Task
Copy the listing below word for word, keeping every line as it appears.

Input
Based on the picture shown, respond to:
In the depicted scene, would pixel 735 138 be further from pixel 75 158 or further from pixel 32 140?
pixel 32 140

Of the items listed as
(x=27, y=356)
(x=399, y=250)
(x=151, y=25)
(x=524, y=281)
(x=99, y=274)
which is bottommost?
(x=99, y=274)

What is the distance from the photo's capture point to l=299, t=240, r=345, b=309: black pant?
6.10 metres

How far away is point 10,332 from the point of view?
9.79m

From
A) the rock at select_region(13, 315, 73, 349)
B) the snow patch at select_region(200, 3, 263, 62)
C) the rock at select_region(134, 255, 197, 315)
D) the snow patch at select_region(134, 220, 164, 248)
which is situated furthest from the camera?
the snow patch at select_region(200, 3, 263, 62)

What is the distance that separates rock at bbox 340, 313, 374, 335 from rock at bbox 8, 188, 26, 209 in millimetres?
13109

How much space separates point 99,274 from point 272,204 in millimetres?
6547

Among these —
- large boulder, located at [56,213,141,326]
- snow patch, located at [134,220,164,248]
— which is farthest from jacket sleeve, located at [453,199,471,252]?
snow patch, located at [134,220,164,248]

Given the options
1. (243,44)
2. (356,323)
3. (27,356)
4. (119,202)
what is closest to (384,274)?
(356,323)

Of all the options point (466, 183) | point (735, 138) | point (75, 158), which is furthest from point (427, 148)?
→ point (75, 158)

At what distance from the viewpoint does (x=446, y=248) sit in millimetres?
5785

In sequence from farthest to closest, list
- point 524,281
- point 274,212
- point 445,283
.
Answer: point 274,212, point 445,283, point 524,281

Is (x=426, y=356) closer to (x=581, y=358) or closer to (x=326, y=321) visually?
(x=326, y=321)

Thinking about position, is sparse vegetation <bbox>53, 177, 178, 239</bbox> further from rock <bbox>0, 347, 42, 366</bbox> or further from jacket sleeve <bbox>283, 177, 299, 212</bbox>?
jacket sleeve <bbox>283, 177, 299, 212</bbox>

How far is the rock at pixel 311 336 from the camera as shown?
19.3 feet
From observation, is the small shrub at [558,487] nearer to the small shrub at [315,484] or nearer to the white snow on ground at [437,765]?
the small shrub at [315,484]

Solved exercise
Based on the picture shown, respond to:
In the depicted scene, would pixel 735 138 be further from pixel 75 158 or further from pixel 32 140?
pixel 32 140

Of the items listed as
(x=27, y=356)
(x=399, y=250)
(x=151, y=25)
(x=524, y=281)
(x=99, y=274)
which is bottommost?
(x=99, y=274)

What is the distance from the photo's capture point to l=299, t=240, r=345, b=309: black pant?
6.10 metres

How far away is point 10,332 from the point of view?
9.79m

From
A) the rock at select_region(13, 315, 73, 349)
B) the snow patch at select_region(200, 3, 263, 62)
C) the rock at select_region(134, 255, 197, 315)
D) the snow patch at select_region(134, 220, 164, 248)
which is situated furthest from the camera?
the snow patch at select_region(200, 3, 263, 62)

What is the distance that separates rock at bbox 340, 313, 374, 335 from rock at bbox 8, 188, 26, 209 in millimetres?
13109

How much space separates point 99,274 from point 272,204 in millimetres?
6547

Among these —
- large boulder, located at [56,213,141,326]
- snow patch, located at [134,220,164,248]
— which is farthest from jacket sleeve, located at [453,199,471,252]?
snow patch, located at [134,220,164,248]

Given the options
1. (243,44)
2. (356,323)
3. (27,356)
4. (119,202)
what is closest to (384,274)?
(356,323)

Of all the options point (466, 183) | point (735, 138) | point (75, 158), which is furthest from point (427, 148)?
→ point (75, 158)

At what distance from the viewpoint does (x=446, y=248) sit in millimetres?
5785

In sequence from farthest to closest, list
- point 524,281
- point 274,212
- point 445,283
.
Answer: point 274,212, point 445,283, point 524,281

Is (x=426, y=356) closer to (x=581, y=358) or closer to (x=326, y=321) visually?
(x=326, y=321)

Thinking about position, is sparse vegetation <bbox>53, 177, 178, 239</bbox> further from rock <bbox>0, 347, 42, 366</bbox> or further from jacket sleeve <bbox>283, 177, 299, 212</bbox>?
jacket sleeve <bbox>283, 177, 299, 212</bbox>

How far is the rock at pixel 311 336 from the camera as shown?
19.3 feet
From observation, is the small shrub at [558,487] nearer to the small shrub at [315,484] or nearer to the white snow on ground at [437,765]?
the small shrub at [315,484]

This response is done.